A note on an unusual system of two masses connected by a spring

The usual model of two masses connected by a spring has one of its eigenvalues equal to zero, meaning that the system could be free to move in space rather than being fixed in position. The corresponding eigenvector has components which are equal to each other, meaning that the system would move through space as a rigid body with both masses having the same velocity. In the present note, I want to record a simple variation of this in which there is still a zero eigenvalue solution but the corresponding eigenvector is no longer of a form consistent with the masses moving together through space with the same velocity. This system seems to represent a rather strange physical situation in which one mass can move at a faster speed than the other while the spring elongates continually, but with the stiffness of the spring staying the same!

The equations of motion of this alternative system of two coupled oscillators are

$m_1 \ddot{x_1} = -k \big(x_1 - \frac{1}{k} x_2 \big)$

$m_2 \ddot{x_2} = -k \big(\frac{1}{k} x_2 - x_1 \big)$

where $k$ is the spring constant and $x_1$ and $x_2$ are the coordinates of the first and second mass respectively. These equations differ from the standard case only in that the $x_2$ coordinate is being multiplied by the reciprocal of the spring constant. The accelerations on the left-hand side are proportional to the forces exerted by the spring on the two masses when the spring is stretched, say. From the right-hand sides it can be seen that these forces vanish as long as the coordinate $x_2$ is $k$ times the coordinate $x_1$ . This is strange! For example, if $k = 3$ and the coordinate $x_1$ is $2$ units, the coordinate $x_2$ has to be at $6$ units to maintain the equilibrium (e.g., to stop the spring being stretched). However, if the coordinate $x_1$ is later at $3$ units, then the coordinate $x_2$ has to be at $9$ units to maintain the equilibrium. And so on. Whenever the position of the second mass is not exactly $k$ times the position of the first mass, the spring will exert forces on the masses.

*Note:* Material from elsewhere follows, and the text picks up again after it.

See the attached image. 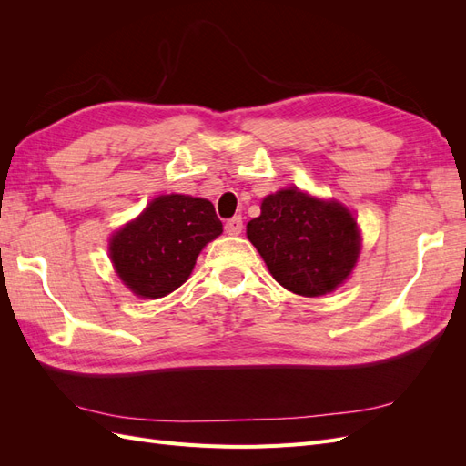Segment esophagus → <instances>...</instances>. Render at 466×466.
Listing matches in <instances>:
<instances>
[{"mask_svg": "<svg viewBox=\"0 0 466 466\" xmlns=\"http://www.w3.org/2000/svg\"><path fill=\"white\" fill-rule=\"evenodd\" d=\"M241 231H243L241 216H235V218L225 221V233H228V235H238Z\"/></svg>", "mask_w": 466, "mask_h": 466, "instance_id": "obj_1", "label": "esophagus"}]
</instances>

Putting the system in matrix form we get

$\begin{pmatrix} \ddot{x_1} \\ \ddot{x_2} \end{pmatrix} = \begin{pmatrix} -k/m_1 & 1/m_1 \\ k/m_2 & -1/m_2 \end{pmatrix} \begin{pmatrix} x_1 \\ x_2 \end{pmatrix}$

The eigenvalues of the coefficient matrix are $0$ and $-(m_1+m_2k)/m_1m_2$ with corresponding eigenvectors $(1 \quad k)^T$ and $(m_2 \quad -m_1)^T$ . The first eigenvector shows that the masses will not move through space at the same speed, while the different signs of the components of the second eigenvector indicate that the corresponding normal mode of oscillations of the system at frequency $\sqrt{(m_1+m_2k)/m_1m_2}$ is phase-opposed.

It might be helpful to compare this with the usual model of two masses connected by a spring, for which the equations of motion are

$m_1 \ddot{x_1} = -k \big(x_1 - x_2 \big)$

$m_2 \ddot{x_2} = -k \big(x_2 - x_1 \big)$

Putting these in matrix form we get

$\begin{pmatrix} \ddot{x_1} \\ \ddot{x_2} \end{pmatrix} = \begin{pmatrix} -k/m_1 & k/m_1 \\ k/m_2 & -k/m_2 \end{pmatrix} \begin{pmatrix} x_1 \\ x_2 \end{pmatrix}$

In this case, the eigenvalues of the coefficient matrix are $0$ and $-k(m_1+m_2)/m_1m_2$ with corresponding eigenvectors $(1 \quad 1)^T$ and $(m_2 \quad -m_1)^T$ . The eigenvector for the zero eigenvalue here is the one we would expect, corresponding to the motion of the system as a whole as a `rigid body’ with the two masses moving at the same speed. Interestingly, the second eigenvector is the same as in the alternative model, the different signs of the components again indicating that the the corresponding normal mode of oscillations of the system at frequency $\sqrt{k(m_1+m_2)/m_1m_2}$ is phase-opposed.